We have more data about our customers than ever before. Unfortunately, only 25% of companies believe they are effectively using the data they have to create better customer experiences. One way marketers can more effectively use their information is by creating customer segments. Customer segmentation (also called consumer segmentation) is the practice of dividing customers into like groups for marketing purposes. Customers can be segmented based on age, interest, attitudes, spending habits, location and so on. In this post I want to highlight five keys to effective customer segmentation.
1. Make Consumer Segmentation Adaptive
Making segmentation adaptive means customer segments are constantly changing as customer behavior changes. For example, if you have a segment that represents people who have spent over $1,000 on your website over the last 365 days, this will likely change daily, with new people coming in and people leaving that don’t fit the segment criteria anymore. It is critical to have the tools in place to always keep segments fresh, as they should be a living thing, not a static list.

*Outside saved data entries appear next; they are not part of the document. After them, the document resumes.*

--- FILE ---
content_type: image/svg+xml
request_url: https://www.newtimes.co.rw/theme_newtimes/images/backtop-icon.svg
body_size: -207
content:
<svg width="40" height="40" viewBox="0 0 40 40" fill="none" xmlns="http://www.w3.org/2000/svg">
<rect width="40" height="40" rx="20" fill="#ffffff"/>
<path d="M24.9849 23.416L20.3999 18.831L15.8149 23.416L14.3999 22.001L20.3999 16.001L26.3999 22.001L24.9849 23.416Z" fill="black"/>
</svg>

2. For Major Segments Create Personas
Creating buyer personas is a great way to better understand your customers and create a few broad segments within your organization. Personas are created as companies look at customer trends, market research, and talk in-depth to their customers. From there they are able to create a full persona explaining their background, demographics and highlighting motivations to purchase. When this information is identified and understood, it allows marketers to relevantly speak to this audience. We have found as some of our customers go through this exercise, they realize they have a few different personas buying the same or similar products with a very different set of motivations.
3. Consumer Segmentation Isn’t Just for Marketing
As companies invest in creating personas, this information should be shared across the entire organization. Many companies use persona information to create new products and address customer needs and wants they hadn’t seen before. This understanding of the customer can be shared across executive, product, customer service, and other teams within the company to holistically improve a customer’s interaction.

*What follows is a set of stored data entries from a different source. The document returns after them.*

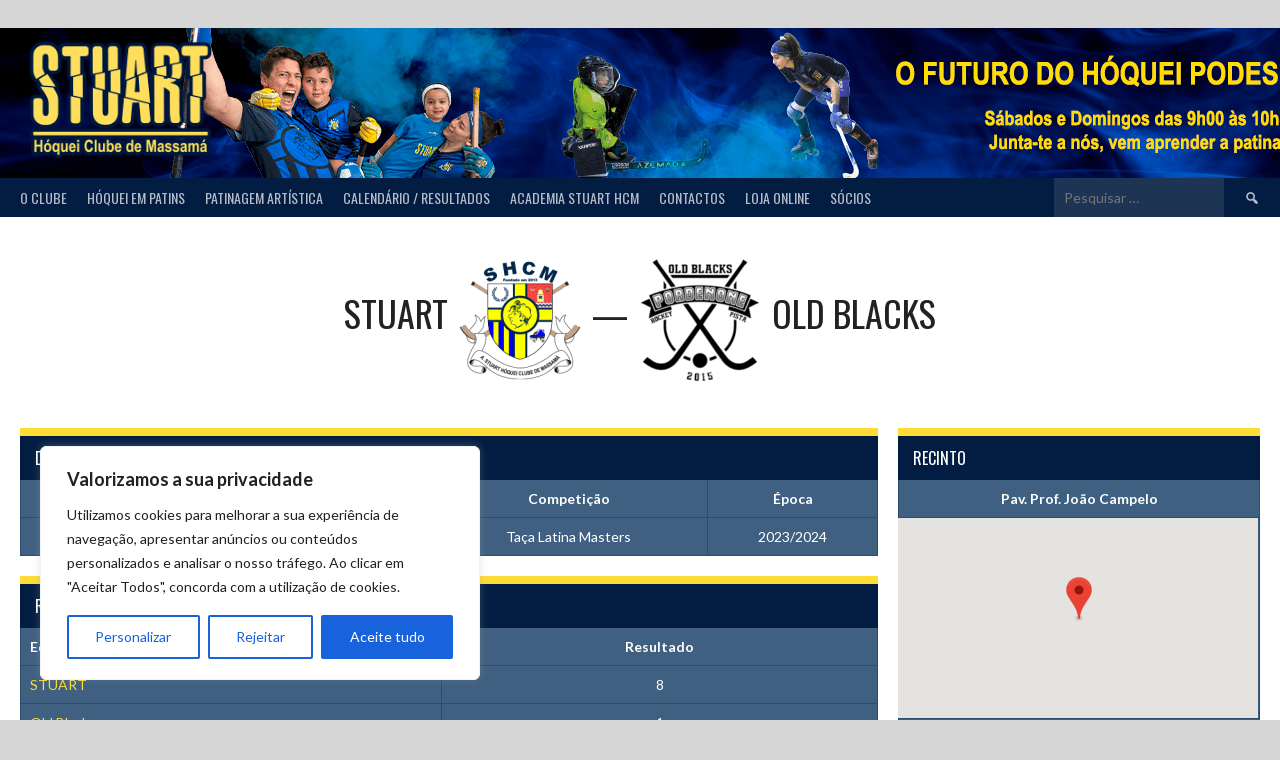

--- FILE ---
content_type: text/css
request_url: https://stuarthcm.pt/wp-content/plugins/page-takeover/css/page-takeover.css?ver=1.1.7
body_size: 1092
content:
/*--------------------------------------------------------------
	# Main
--------------------------------------------------------------*/

.page-takeover {
    position: fixed;
    top: 0;
    left: 0;
    right: 0;
    bottom: 0;
    overflow: hidden;
    z-index: 2147482999;
    display: none;
    font-size: 15px;
}

    .page-takeover-container {
        position: absolute;
        top: 50%;
        left: 50%;
        transform: translateY(-50%) translateX(-50%);
    }

        .page-takeover-overlay {
            text-align: center;
        }

            .page-takeover-close-button {
                position: absolute;
                top: 2%;
                right: 5%;
                background: url(../images/ui-close.png) no-repeat;
                width: 13px;
                height: 13px;
                z-index: 10;
                cursor: pointer;
                margin: 2% 0 0;
                background-size: 13px;
            }

            .page-takeover-custom-content-before {
                color: #fff;
            }

            .page-takeover-title {
                display: block;
                text-align: center;
                color: #ffffff;
                margin: 0 0 40px;
                font-size: 3em;
                line-height: 1.5em;
                font-weight: 700;
                letter-spacing: 0;
            }

            .page-takeover-subtitle {
                font-size: 1.4em;
                line-height: 1.6em;
                color: #ffffff;
                margin: 0 0 30px;
                letter-spacing: 0;
            }

                .page-takeover-subtitle p {
                    font-size: inherit;
                }

            .page-takeover-newsletter {
                margin-bottom: 30px;
            }

                .page-takeover-newsletter .form-group {
                    margin: 0 !important;
                    padding: 0 !important;
                }

                #page-takeover-newsletter-input-email {
                    /* reset */
                    display: inline-block;
                    padding: 0;
                    margin: 0;
                    line-height: 1;
                    vertical-align: middle;
                    border-radius: 0;
                    border: 0;
                    height: auto;
                    letter-spacing: 0;
                    /* style */
                    padding: 0 15px;
                    line-height: 40px;
                    height: 40px;
                    background: #fff;
                    color: #000;
                    width: 220px;
                    font-size: 1em;
                    font-weight: 400;
                    border-radius: 5px;
                }

                #page-takeover-newsletter-submit {
                    /* reset */
                    display: inline-block;
                    padding: 0;
                    margin: 0;
                    line-height: 1;
                    vertical-align: middle;
                    border-radius: 0;
                    border: 0;
                    text-transform: none;
                    -webkit-box-shadow: none;
                    box-shadow: none;
                    height: auto;
                    letter-spacing: 0;
                    /* style */
                    padding: 0 15px;
                    line-height: 40px;
                    background: #fec230;
                    color: #000;
                    font-size: 1em;
                    font-weight: 700;
                    margin-left: 5px;
                    border-radius: 5px;
                }

            .page-takeover-button {
                margin-bottom: 30px;
            }

                #page-takeover-button a {
                    border: inherit;
                    color: inherit!important;
                    font-size: inherit;
                    font-weight: inherit;
                    outline: inherit;
                    box-shadow: none!important;
                    text-shadow: none!important;
                    text-transform: none!important;
                    width: auto;
                    background: #fec230;
                    color: #fff;
                    border-radius: 4px;
                    cursor: pointer;
                    font-size: 1.5em;
                    line-height: 1.9em;    
                    font-weight: 700;
                    padding: 6px 30px !important;
                    border: 0 !important;
                    letter-spacing: 0;
                    display: inline-block;
                }

            .page-takeover-decline {
                font-size: 1em;
                line-height: 1.4em;
                color: #3b6a57;
                margin: 0 auto;
                margin-bottom: 30px;
                display: table;
                width: auto;
                cursor: pointer;
                letter-spacing: 0;
            }

            .page-takeover-custom-content-after {
                color: #fff;
            }

/*--------------------------------------------------------------
	# Other
--------------------------------------------------------------*/

.page-takeover-clear {
    clear: both;
}

/*--------------------------------------------------------------
	# Responsive
--------------------------------------------------------------*/

/*--------------------------------------------------------------
	## Tablets
--------------------------------------------------------------*/

@media only screen and ( min-width: 768px ) and ( max-width: 1023px ) {

	

}

/*--------------------------------------------------------------
	## Phones ( landscape + portrait )
--------------------------------------------------------------*/

@media only screen and ( max-width: 767px ) {

    .page-takeover-container {
        left: 10px;
        right: 10px;
        transform: translateY(-50%);
    }

    .page-takeover-title {
        font-size: 2em !important;
        margin-bottom: 15px;
    }

    .page-takeover-subtitle {
        font-size: 1.2em !important;
        margin-bottom: 15px;
    }

    .page-takeover-button {
        margin-bottom: 15px;
    }

    .page-takeover-decline {
        margin-bottom: 0;
    }

}

@media only screen and ( max-width: 500px ) {

    #page-takeover-newsletter-input-email,
    #page-takeover-newsletter-submit {
        width: 100%;
        margin: 0;
    }

    #page-takeover-newsletter-submit {
        margin-top: 10px;
    }

}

4. RFM Analysis Allows for Effective Segments
RFM (Recency, Frequency, and Monetary) Analysis could and should be a blog post on it’s own. This analysis allows companies to rank customers based on three distinct characteristics – how recently they purchased, how often they purchase, and how much they spend. This is a powerful tool as it allows marketers to watch macro and micro customer trends and easily create new segments. For example, customers who score high in each of the three categories could easily fit in a segment called “Top Customers.” Customers who score high in frequency and monetary, yet low in recency could be a customer segment called “Rescue Customers,” and would then be the object of campaigns to bring them back to the store. Understanding this information allows marketers to more simply understand customer behavior and create segments relevant to their business.

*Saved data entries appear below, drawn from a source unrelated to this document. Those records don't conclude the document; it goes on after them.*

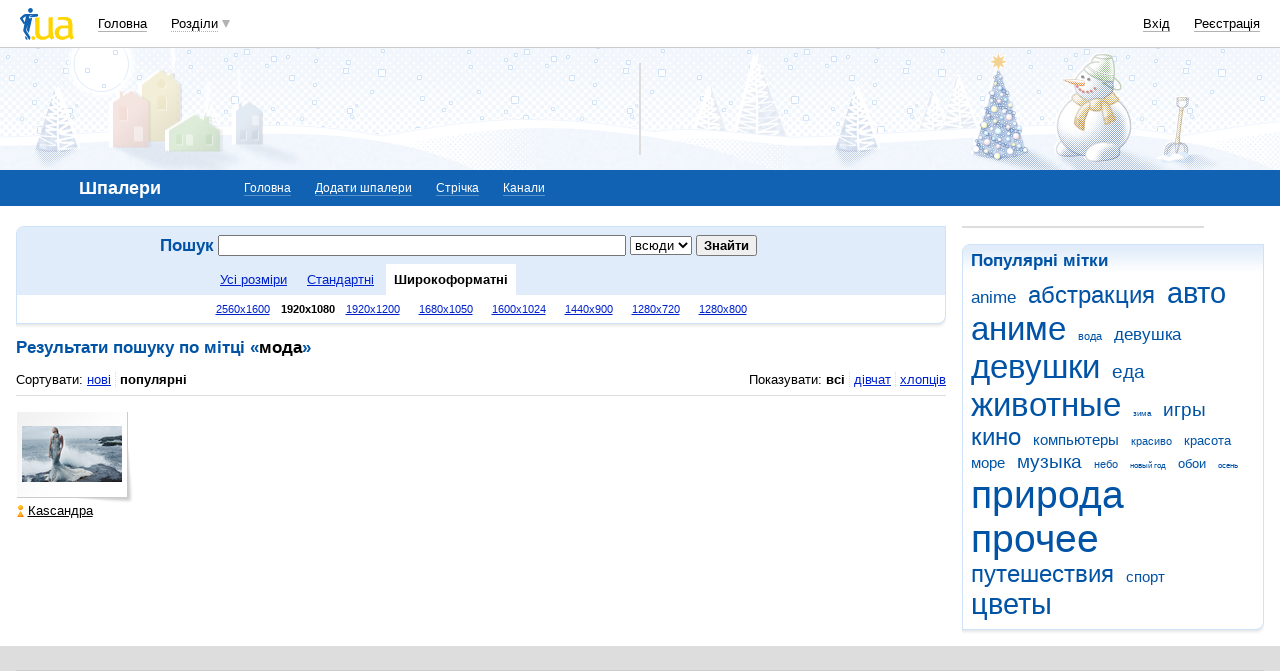

--- FILE ---
content_type: text/html; charset=utf-8
request_url: https://www.google.com/recaptcha/api2/aframe
body_size: 148
content:
<!DOCTYPE HTML><html><head><meta http-equiv="content-type" content="text/html; charset=UTF-8"></head><body><script nonce="HxS0fIUyM13ukSKhgHSwAg">/** Anti-fraud and anti-abuse applications only. See google.com/recaptcha */ try{var clients={'sodar':'https://pagead2.googlesyndication.com/pagead/sodar?'};window.addEventListener("message",function(a){try{if(a.source===window.parent){var b=JSON.parse(a.data);var c=clients[b['id']];if(c){var d=document.createElement('img');d.src=c+b['params']+'&rc='+(localStorage.getItem("rc::a")?sessionStorage.getItem("rc::b"):"");window.document.body.appendChild(d);sessionStorage.setItem("rc::e",parseInt(sessionStorage.getItem("rc::e")||0)+1);localStorage.setItem("rc::h",'1768725560470');}}}catch(b){}});window.parent.postMessage("_grecaptcha_ready", "*");}catch(b){}</script></body></html>

--- FILE ---
content_type: application/javascript; charset=utf-8
request_url: https://fundingchoicesmessages.google.com/f/AGSKWxV5137DKk1_Q7UtsjeNnTe2ChJIO0fhdaEozaGfoA3oaM5oNepg083Ypvd1pdASHEiFuJS8mA3_z7CmKcIwVmZUPaz55UBzYFRESHIiWWVR-mJhj8j1Td78-v7XQrSPMv0m6tXEFenbD5nvFfiq4SbpLzenHrxtnf7d0Q-XRgziEDfPEw3FpoEZIXWX/_/popupunder..adtooltip&/ad_header_/videojs.sda./desktop-ad-
body_size: -1289
content:
window['1ee2639d-aea8-44e4-b096-8c3977aa7f7b'] = true;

5. Predictive Segmentation is Needed
After companies conquer the basics of customer segmentation it is highly valuable to move towards a predictive analytics model. Predictive analytics uses technology to analyze large sets of data and find relevant patterns that predict how customers will react to certain interactions and offers. This allows marketers to move even closer to one-to-one customer interactions. While traditionally this technology has been reserved for large companies because of the investment required to effectively enable it, we at Oro are working hard to offer this capability to mid-market companies who need these technology-enabled marketing tools to compete in a new world of enhanced customer experience.